2. Low Cost It constrains cost at pennies - dollars per screened pair. That’s far cheaper than human experts and 35 times cheaper than ChatGPT.
3. Low Labor Though Prism has been shown to beat the accuracy of trained experts, the platform enables human-in-the-loop verification of key data points by citing source documents, which we consider to be best practice in a no-fail space like oncology for a generative AI solution. Still, asking a human to verify cited patient information – and directly linking to the relevant documentation – is far more efficient than forcing research coordinators to search through the patient chart to find and input these data points.

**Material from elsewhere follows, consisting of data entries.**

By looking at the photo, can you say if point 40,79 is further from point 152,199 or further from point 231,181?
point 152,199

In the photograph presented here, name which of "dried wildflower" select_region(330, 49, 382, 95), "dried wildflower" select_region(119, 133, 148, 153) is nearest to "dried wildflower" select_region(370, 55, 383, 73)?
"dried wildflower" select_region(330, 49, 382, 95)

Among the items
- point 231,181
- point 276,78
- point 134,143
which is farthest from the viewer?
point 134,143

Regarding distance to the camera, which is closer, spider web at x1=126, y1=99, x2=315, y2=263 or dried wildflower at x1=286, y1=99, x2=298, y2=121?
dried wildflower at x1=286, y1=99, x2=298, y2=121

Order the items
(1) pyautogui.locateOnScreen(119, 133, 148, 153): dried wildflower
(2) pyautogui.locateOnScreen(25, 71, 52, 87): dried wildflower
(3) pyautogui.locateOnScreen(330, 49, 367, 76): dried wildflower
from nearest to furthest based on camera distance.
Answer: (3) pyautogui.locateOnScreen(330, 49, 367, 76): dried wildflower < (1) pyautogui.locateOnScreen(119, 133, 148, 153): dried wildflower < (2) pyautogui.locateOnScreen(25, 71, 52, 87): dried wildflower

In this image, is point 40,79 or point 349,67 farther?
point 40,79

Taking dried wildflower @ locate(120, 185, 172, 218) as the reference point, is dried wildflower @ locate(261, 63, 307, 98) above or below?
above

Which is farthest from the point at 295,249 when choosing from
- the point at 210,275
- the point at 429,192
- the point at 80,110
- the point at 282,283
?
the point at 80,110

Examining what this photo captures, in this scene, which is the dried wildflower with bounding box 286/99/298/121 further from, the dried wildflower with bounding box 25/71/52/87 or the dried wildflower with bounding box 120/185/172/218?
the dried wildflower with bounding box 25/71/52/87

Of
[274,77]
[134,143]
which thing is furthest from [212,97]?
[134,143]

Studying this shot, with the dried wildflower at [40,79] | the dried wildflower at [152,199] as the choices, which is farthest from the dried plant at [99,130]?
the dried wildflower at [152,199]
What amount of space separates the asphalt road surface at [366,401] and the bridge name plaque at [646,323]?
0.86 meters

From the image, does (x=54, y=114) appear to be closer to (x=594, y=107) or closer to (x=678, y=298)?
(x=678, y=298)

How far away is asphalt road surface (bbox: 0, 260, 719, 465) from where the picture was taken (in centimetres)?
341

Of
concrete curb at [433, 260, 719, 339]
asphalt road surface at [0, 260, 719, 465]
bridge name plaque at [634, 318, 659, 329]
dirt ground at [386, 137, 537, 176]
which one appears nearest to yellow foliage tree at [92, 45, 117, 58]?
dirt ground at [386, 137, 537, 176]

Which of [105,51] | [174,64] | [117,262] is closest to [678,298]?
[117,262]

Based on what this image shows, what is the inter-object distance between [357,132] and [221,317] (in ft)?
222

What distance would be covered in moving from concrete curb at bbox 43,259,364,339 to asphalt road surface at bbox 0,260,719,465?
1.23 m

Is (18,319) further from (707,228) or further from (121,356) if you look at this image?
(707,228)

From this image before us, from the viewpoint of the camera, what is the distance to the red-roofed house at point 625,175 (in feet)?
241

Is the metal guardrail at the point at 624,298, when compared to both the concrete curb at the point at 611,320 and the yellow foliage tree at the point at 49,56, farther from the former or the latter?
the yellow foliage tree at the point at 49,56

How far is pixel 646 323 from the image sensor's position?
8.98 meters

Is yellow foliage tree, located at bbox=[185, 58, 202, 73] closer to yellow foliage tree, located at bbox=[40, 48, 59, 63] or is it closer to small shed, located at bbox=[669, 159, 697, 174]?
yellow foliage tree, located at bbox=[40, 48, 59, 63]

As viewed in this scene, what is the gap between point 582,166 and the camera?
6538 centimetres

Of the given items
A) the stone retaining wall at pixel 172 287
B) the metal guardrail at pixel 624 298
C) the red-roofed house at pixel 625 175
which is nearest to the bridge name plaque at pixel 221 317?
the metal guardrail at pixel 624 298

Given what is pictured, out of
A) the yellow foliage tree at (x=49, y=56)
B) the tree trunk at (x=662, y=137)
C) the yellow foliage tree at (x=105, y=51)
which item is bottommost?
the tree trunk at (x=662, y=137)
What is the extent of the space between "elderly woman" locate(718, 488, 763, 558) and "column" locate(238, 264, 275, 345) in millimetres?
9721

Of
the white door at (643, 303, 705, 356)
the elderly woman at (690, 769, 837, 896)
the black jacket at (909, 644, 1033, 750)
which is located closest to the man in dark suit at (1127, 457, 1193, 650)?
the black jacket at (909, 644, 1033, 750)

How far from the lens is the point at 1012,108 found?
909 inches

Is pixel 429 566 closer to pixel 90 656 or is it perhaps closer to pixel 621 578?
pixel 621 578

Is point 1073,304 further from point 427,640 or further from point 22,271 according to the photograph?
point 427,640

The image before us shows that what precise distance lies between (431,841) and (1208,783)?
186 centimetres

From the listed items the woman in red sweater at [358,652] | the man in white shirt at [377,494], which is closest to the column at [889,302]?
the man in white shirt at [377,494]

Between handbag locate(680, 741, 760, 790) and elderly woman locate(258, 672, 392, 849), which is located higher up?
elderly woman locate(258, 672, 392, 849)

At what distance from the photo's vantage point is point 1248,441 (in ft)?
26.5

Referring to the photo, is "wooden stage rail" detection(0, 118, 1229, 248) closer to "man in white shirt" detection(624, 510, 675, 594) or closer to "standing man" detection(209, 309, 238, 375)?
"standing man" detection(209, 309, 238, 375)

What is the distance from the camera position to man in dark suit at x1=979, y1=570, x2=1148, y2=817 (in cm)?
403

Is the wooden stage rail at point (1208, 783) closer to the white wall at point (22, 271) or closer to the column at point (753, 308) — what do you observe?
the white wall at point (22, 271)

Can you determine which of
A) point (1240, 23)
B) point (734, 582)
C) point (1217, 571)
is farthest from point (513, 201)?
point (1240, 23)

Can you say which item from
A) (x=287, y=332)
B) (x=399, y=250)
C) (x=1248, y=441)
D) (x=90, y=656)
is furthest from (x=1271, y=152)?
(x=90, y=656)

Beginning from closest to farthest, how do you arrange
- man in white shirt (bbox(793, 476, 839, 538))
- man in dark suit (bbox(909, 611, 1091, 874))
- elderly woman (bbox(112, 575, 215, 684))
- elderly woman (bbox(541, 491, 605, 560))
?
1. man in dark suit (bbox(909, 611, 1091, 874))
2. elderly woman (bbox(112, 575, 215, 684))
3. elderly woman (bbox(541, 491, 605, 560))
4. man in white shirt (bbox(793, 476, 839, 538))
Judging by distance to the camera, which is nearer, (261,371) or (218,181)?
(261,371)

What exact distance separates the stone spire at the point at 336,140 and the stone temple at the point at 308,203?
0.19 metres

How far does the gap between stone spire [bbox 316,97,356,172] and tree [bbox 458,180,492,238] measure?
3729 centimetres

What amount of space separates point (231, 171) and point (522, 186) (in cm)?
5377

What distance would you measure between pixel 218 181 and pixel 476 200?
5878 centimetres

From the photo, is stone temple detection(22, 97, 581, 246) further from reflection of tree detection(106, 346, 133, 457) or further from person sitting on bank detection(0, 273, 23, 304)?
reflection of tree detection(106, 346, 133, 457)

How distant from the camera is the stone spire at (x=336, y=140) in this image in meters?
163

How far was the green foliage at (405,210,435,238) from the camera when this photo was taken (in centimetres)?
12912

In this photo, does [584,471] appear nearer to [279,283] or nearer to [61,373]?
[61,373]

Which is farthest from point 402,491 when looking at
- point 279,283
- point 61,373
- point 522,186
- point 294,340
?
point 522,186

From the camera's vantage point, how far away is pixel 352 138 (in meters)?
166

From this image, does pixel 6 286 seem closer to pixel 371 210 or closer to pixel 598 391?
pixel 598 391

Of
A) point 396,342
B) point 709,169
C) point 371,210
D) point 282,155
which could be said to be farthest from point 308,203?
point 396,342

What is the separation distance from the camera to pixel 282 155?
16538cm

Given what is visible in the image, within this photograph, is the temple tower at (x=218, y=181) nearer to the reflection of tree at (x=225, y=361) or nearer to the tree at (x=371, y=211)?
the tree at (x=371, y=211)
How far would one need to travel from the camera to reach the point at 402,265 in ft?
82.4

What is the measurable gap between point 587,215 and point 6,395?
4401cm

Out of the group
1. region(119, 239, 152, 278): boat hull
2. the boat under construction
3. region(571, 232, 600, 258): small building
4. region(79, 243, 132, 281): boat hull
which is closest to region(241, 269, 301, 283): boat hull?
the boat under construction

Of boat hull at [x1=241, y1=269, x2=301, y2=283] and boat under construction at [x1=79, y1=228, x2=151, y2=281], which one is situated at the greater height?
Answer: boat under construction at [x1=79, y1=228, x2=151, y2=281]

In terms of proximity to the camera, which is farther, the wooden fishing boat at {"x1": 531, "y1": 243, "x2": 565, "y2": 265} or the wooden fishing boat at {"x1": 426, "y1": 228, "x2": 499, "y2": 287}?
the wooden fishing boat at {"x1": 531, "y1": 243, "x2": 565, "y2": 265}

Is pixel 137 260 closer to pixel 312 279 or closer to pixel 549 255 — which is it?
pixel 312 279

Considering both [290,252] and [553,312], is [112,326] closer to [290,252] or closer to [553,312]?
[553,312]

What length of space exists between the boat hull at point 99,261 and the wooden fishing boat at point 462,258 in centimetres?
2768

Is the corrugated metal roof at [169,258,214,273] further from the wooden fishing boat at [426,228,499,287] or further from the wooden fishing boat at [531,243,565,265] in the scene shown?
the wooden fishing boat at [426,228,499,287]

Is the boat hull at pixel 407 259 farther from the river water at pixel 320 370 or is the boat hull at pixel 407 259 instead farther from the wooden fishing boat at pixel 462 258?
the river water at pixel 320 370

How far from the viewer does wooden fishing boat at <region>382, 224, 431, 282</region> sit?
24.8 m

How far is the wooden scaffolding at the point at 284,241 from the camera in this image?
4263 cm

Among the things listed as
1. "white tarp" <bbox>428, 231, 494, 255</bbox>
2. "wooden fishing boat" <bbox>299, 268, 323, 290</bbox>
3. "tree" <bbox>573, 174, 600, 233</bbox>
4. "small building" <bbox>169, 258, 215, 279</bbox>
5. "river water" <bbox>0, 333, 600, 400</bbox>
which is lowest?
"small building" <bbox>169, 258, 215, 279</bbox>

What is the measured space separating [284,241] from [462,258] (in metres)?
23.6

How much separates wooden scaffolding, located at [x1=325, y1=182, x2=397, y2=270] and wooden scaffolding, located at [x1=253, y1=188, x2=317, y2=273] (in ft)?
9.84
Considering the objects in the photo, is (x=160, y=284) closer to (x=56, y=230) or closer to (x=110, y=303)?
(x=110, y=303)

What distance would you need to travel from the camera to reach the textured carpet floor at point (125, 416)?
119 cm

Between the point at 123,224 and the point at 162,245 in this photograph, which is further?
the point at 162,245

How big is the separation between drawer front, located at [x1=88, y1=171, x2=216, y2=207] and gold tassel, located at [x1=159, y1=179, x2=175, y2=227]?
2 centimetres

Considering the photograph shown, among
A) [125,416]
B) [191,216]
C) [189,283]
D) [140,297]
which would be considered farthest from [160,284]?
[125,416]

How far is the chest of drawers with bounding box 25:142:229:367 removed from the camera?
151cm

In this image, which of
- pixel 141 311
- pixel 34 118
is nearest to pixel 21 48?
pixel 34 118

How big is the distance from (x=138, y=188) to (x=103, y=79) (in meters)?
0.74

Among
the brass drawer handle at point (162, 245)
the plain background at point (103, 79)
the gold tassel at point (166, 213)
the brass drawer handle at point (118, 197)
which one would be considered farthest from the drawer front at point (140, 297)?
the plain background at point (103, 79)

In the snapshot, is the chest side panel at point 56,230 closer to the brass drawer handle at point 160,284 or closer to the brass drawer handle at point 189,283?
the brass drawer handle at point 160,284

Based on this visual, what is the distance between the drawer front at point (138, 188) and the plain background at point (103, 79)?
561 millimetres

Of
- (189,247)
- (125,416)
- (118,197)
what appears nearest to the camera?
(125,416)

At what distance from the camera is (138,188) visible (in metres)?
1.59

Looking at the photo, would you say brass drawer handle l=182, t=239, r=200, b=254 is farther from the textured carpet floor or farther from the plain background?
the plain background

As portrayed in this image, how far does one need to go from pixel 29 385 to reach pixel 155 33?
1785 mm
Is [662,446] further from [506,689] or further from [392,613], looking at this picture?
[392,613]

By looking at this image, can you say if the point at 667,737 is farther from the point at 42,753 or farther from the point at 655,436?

4. Upskilling of Labor In turn, as data entry and verification is now quicker, research staff are now freed to screen more patients, as well as spend more time interacting directly with patients and providers. Over time, our intuition is that job satisfaction will increase and turnover will decrease as a result.
Finally, we believe that improving the single task of patient-trial matching can have department and institutional-level impact:
5. From Reactive to Proactive First, due to higher throughput, clinical trial teams can pivot from the current backlogs of patients to be screened, trials to be filled, and physician requests to be addressed. As the queues clear, the model can invert, and clinical trial teams can become proactive communicators – pre-emptively suggesting to physicians patients who may benefit from a clinical trial – rather than merely reacting to clinician requests.
6. A Win-Win Increasing clinical trial productivity drives hospital revenue, rankings, and prestige. Most importantly though, clinical trials also benefit patients. Trials can provide patients who may not have other options with an alternative therapeutic pathway – all while advancing the search for the next scientific breakthrough.
Footnotes
* As the science of diagnosing and treating cancer progresses, so does the complexity and computational burden of these inclusion/exclusion criteria.
** These estimates are intentionally conservative, and are round numbers meant to directionally illustrate the overall concept, rather than precisely quantify effect size.